Ok didnt know that @Slick  Bad advice.


----------



## Slick (9/10/16)

Warlock said:


> Ok didnt know that @Slick  Bad advice.


No worries mate,i mite be wrong as to how bad it looks,but I don't like it at all with a melo3 mini,check the pic below and hope @Rob Fisher doesn't see it because he will shoot me with this kind of picture quality

Reactions: Like 1 | Funny 2


----------



## Warlock (9/10/16)

Yup it does look a bit kak ... lol not the pic, the small tank on the 24mm mod.

Reactions: Funny 1


----------



## Strontium (9/10/16)

As long as it gets the job done


----------



## Slick (9/10/16)

Warlock said:


> Yup it does look a bit kak ... lol not the pic, the small tank on the 24mm mod.
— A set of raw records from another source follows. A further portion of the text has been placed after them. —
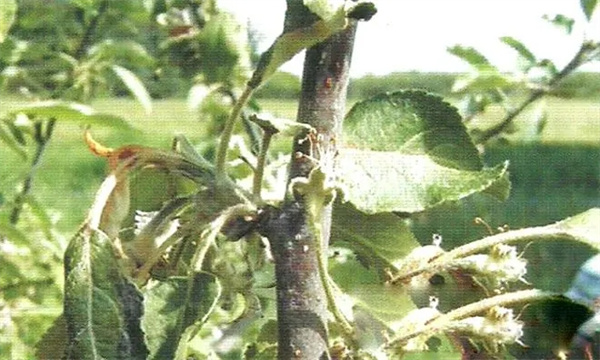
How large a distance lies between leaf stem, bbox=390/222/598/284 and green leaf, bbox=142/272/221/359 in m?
0.10

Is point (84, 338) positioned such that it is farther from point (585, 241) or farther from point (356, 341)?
point (585, 241)

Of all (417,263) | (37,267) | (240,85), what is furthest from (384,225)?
(37,267)

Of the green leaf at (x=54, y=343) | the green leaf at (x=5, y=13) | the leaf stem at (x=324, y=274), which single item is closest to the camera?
the leaf stem at (x=324, y=274)

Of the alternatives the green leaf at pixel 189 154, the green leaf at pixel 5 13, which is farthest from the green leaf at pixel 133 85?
the green leaf at pixel 189 154

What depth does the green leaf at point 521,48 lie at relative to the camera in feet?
4.53

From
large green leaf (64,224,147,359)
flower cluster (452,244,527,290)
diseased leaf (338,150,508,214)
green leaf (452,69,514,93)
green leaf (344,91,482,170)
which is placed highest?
Result: green leaf (344,91,482,170)

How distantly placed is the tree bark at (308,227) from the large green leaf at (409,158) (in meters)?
0.02

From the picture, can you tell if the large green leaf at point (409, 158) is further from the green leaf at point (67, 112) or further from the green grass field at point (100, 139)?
the green grass field at point (100, 139)

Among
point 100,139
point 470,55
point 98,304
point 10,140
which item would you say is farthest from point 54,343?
point 100,139

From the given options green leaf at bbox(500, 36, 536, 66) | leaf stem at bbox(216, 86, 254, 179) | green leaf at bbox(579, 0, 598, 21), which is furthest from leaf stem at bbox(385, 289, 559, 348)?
green leaf at bbox(500, 36, 536, 66)

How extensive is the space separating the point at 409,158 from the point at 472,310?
9cm

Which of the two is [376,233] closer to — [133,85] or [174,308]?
[174,308]

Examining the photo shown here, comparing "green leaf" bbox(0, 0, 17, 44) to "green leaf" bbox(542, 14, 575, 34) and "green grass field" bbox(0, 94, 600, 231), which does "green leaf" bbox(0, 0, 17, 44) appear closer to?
"green grass field" bbox(0, 94, 600, 231)

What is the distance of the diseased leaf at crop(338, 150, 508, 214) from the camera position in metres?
0.55
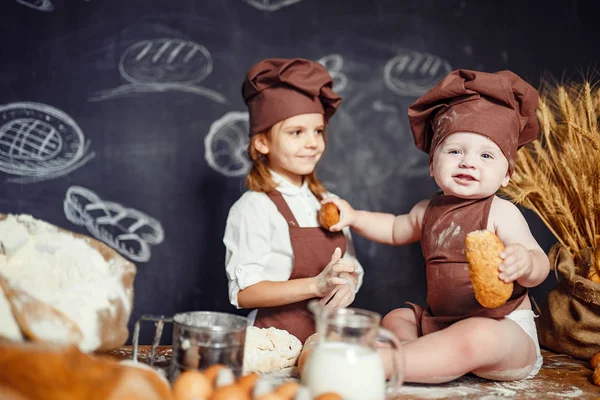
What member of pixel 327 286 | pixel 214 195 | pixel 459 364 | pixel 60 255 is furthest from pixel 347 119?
pixel 60 255

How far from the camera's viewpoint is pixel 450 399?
49.2 inches

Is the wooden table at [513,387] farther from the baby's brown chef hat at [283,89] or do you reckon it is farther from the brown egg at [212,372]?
the baby's brown chef hat at [283,89]

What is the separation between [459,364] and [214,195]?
117 cm

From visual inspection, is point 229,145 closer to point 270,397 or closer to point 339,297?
point 339,297

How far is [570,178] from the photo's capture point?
1.69 m

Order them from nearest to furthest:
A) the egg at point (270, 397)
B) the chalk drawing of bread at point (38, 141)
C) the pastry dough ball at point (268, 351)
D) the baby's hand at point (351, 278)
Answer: the egg at point (270, 397) → the pastry dough ball at point (268, 351) → the baby's hand at point (351, 278) → the chalk drawing of bread at point (38, 141)

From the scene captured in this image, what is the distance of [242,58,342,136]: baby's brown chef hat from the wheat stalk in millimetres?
630

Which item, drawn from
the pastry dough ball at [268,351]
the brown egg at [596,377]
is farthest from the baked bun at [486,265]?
the pastry dough ball at [268,351]

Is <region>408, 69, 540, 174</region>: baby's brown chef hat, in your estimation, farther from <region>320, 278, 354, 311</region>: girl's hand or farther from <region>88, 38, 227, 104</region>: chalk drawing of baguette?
<region>88, 38, 227, 104</region>: chalk drawing of baguette

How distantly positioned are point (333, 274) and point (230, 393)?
0.55 metres

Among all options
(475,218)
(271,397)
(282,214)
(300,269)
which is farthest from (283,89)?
(271,397)

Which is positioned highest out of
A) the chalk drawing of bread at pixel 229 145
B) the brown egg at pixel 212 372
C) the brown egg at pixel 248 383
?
the chalk drawing of bread at pixel 229 145

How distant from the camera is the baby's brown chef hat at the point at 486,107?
1.46 m

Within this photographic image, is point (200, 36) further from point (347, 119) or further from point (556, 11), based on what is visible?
point (556, 11)
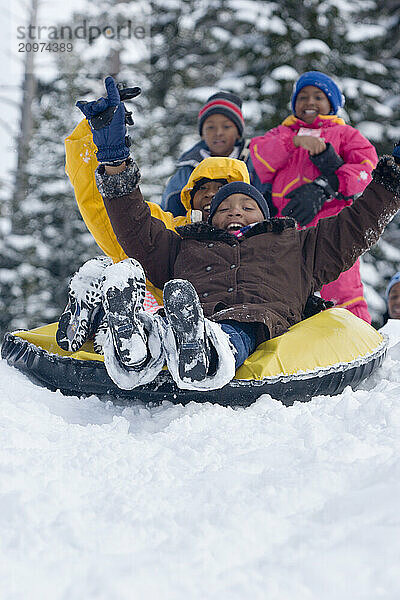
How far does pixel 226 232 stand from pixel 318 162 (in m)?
1.27

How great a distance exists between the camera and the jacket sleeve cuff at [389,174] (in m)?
2.41

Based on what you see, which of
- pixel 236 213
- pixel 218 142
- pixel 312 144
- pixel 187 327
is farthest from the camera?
pixel 218 142

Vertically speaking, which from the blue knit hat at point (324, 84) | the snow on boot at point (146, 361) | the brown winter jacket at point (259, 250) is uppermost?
the blue knit hat at point (324, 84)

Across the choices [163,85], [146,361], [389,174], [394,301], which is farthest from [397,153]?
[163,85]

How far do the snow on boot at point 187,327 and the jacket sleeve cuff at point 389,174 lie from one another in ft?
3.74

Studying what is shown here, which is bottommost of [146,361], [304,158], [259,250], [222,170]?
[146,361]

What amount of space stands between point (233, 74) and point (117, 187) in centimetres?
745

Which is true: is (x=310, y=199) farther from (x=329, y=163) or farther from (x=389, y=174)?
(x=389, y=174)

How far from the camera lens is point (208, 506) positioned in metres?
1.24

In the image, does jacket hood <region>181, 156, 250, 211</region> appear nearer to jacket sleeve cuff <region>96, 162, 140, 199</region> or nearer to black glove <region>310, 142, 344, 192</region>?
black glove <region>310, 142, 344, 192</region>

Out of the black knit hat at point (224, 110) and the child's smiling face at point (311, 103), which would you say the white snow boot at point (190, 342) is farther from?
the black knit hat at point (224, 110)

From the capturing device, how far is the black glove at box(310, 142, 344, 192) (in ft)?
11.3

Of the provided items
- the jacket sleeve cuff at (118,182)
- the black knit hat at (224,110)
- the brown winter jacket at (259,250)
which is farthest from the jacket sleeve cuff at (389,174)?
the black knit hat at (224,110)

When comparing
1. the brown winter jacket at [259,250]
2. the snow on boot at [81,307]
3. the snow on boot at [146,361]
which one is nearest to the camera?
the snow on boot at [146,361]
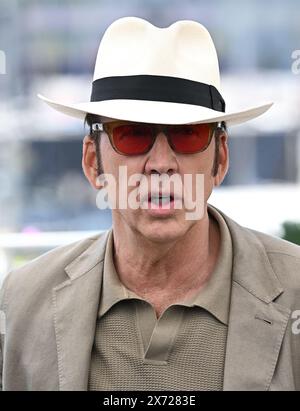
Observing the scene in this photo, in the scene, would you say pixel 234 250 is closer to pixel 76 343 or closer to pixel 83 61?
pixel 76 343

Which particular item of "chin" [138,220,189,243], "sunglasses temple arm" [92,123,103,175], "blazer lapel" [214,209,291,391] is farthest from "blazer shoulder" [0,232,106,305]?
"blazer lapel" [214,209,291,391]

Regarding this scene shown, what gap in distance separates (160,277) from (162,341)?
203mm

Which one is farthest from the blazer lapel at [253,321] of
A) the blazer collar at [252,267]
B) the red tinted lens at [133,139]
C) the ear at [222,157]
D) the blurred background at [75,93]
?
the blurred background at [75,93]

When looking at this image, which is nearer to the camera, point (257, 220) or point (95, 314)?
point (95, 314)

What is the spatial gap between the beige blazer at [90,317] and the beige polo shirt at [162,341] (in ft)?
0.11

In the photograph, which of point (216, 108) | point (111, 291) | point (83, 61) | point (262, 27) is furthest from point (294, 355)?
point (262, 27)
If a tfv4 mini or baby beast is also 24mm then I think that wil be a winner on the iJust battery,just keep in mind max of 50w only,but depending on your coil build,i think I said enough, hopefully some experts can set u right, good luck and hope it works out for you,my mind is only thinking smok alien and nothing else...

Reactions: Like 1


----------



## WillemMuller (9/10/16)

Thanks for the advice so far. @Slick how was your battery life and consumption on the TFV4?


Sent from my E6653 using Tapatalk


----------



## Slick (10/10/16)

WillemMuller said:


> Thanks for the advice so far. @Slick how was your battery life and consumption on the TFV4?
> 
> 
> Sent from my E6653 using Tapatalk


Sorry for the late reply @WillemMuller ,I used it for 5mins only because 50w on the T3 coil is just not enough power,but it did look good,maybe a 0.5ohm build would work much better and give you a days battery life as I'm getting now with a 0.3 coil


----------



## Darrylth (10/10/16)

I had the same problem with the Ijust s.. replaced the tank with the baby beast, which is 22mm BTW. .4 coils and it works perfectly no more burnt coils.

Sent from my SM-G900F using Tapatalk


----------



## Rude Rudi (23/11/16)

Any fix on the burnt coil issue yet? I now have 2 of these and the coil does seem to pop rather quickly - with heavy drawing. I don't necessarily want to change my vaping style...



Sent from my iPad using Tapatalk


----------